Oltrarno is a nice neighborhood to grab an artisan ice cream and people-watch in one of the green spaces. One of our favourite hangout spots is Piazza della Passera, with a couple of nice bars, an amazing restaurant (more on this later!) and Gelateria della Passera, a good ice cream shop.

  • Walking time from Ponte Vecchio to Piazza della Passera: 5 minutes

One day in Florence – Evening

7) Piazzale Michelangelo

Florence Duomo Complete
Beautiful Florence from Piazzale Michelangelo in the winter

Piazzale Michelangelo is one of the best viewpoints in Florence, with panoramic views of the city and the army of medieval bridges crossing the Arno River. Among them, the iconic Ponte Vecchio. Before you, the Duomo and the Palazzo Vecchio Tower dominate the skyline alongside other famous structures.

It is a popular spot for sunset and gives you a lot of photography opportunities. Besides the views, you can see a bronze replica of Michelangelo’s famous statue David and other pieces of the artist’s work.

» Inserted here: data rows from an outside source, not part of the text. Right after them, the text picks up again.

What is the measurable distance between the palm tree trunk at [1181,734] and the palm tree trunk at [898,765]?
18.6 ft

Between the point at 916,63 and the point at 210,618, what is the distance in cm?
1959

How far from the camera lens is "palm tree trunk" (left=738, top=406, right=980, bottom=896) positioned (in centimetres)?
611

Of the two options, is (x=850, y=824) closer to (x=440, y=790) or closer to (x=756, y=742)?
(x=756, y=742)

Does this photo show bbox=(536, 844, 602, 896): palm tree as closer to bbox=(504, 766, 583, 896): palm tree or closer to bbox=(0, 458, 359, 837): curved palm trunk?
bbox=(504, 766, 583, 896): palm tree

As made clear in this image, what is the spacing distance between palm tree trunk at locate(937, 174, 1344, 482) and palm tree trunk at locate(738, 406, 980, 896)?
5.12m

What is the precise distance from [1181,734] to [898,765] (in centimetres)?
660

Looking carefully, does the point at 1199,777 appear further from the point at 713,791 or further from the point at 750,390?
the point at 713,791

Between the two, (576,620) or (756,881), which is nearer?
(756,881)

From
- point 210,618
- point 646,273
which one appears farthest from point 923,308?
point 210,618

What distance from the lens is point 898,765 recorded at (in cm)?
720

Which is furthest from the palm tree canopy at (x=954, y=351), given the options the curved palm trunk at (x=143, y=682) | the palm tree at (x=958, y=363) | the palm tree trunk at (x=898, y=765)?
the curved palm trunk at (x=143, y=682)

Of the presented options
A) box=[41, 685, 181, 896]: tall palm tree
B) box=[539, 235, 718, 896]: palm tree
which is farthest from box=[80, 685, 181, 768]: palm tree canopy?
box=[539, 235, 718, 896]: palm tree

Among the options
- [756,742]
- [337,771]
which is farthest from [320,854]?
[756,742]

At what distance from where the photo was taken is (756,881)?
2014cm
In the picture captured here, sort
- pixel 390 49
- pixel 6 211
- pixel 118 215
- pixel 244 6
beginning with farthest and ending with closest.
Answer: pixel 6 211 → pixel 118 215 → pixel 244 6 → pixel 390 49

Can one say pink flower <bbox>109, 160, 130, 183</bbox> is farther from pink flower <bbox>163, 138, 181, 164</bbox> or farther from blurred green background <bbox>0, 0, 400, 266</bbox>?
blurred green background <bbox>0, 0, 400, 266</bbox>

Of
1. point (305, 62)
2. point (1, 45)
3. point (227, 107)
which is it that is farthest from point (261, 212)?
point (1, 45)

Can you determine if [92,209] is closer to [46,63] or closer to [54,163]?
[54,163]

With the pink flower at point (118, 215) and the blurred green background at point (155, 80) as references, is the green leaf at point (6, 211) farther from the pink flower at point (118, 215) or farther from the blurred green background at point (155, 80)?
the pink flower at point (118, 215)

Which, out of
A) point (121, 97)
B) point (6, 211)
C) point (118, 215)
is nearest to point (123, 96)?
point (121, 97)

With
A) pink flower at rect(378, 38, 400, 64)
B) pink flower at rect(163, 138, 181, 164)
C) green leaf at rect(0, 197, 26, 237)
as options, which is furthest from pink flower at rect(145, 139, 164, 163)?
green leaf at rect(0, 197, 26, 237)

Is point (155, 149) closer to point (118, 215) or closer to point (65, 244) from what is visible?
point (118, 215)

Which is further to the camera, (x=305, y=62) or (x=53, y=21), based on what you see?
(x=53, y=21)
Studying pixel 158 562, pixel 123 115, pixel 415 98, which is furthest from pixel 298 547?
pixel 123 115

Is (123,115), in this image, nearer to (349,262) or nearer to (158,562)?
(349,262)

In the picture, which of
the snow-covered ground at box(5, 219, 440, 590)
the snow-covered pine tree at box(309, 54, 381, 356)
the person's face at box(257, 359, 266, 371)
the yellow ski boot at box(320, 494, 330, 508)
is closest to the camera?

The square was built by Guiseppe Poggi in 1869 during the brief period Florence was Italy’s capital city. It was dedicated to the important Renaissance artist Michelangelo, which explains the replicas of his work found on the square. Originally, Poggi wanted to place a replica of all the artist’s sculptures, but this never happened.

There are a few restaurants and cafés on the square where you can get something to eat or a drink with a view. Ice cream stalls are also available in the summer.

  • Walking time from Piazza della Passera: 23 minutes, or take bus number 12 from Pescaia di Santa Rosa stop.

8) Dinner at I’Brindellone or 4 Leoni

After admiring the sunset from Piazzale Michelangelo, it will probably be time for dinner, or to head back if you’re on a day trip. 

If you can squeeze in one dinner in Florence, I have two recommendations – I’Brindellone, a lively Tuscan trattoria in the Santo Spirito neighbourhood, with Calcio Fiorentino-inspired decor and amazing bistecca alla fiorentina; or 4 Leoni in Piazza della Passera, also focusing on Tuscan classics with a twist like ribollita (a vegetable soup with dry bread), fresh pasta, and grilled meat and seafood specialties. 

Make sure you book ahead at both places, especially if you want to sit outside at 4 Leoni!

  • Walking time from Piazzale Michelangelo to 4 Leoni: 23 minutes, or take bus number 12 from Pescaia di Santa Rosa stop.
  • Walking time from Piazzale Michelangelo to I’Brindellone: 29 minutes, or take bus number 13 to Piazza Tasso.